[RECORDS SUPPLIED Boundary: Start]

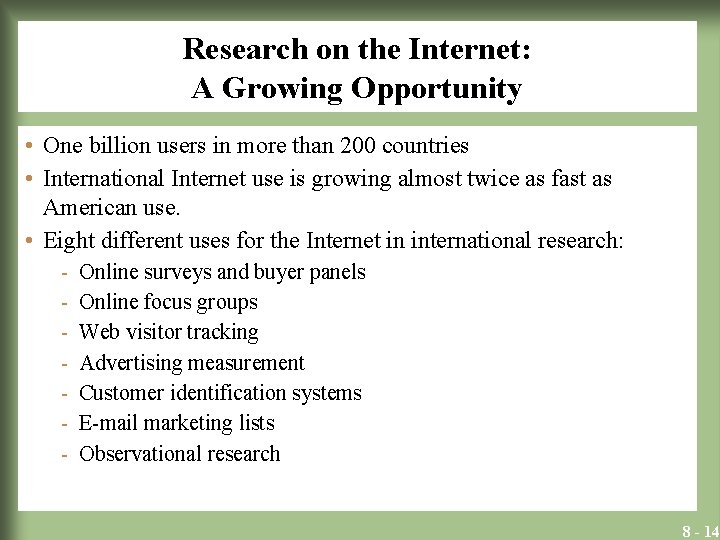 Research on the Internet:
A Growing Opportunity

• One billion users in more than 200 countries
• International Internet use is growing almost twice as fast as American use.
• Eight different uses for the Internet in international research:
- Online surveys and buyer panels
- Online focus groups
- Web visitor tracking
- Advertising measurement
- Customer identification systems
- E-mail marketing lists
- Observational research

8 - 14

[RECORDS SUPPLIED Boundary: End]
[RECORDS SUPPLIED Boundary: Start]

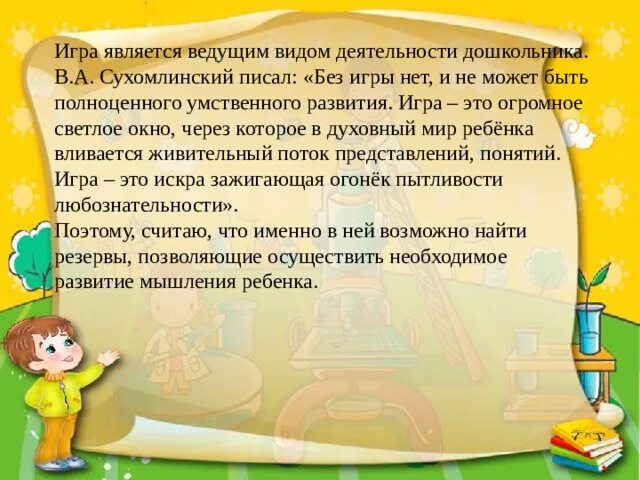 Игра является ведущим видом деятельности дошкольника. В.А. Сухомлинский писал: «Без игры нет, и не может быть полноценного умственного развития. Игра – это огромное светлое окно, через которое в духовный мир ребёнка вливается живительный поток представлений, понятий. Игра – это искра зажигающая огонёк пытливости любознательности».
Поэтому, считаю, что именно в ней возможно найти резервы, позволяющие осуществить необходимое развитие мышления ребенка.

[RECORDS SUPPLIED Boundary: End]

## INSTRUCTIONS TO FOLLOW
When a line in the data above contains the string "Online", copy that line.

## SOLUTION FOR THIS TASK
- Online surveys and buyer panels
- Online focus groups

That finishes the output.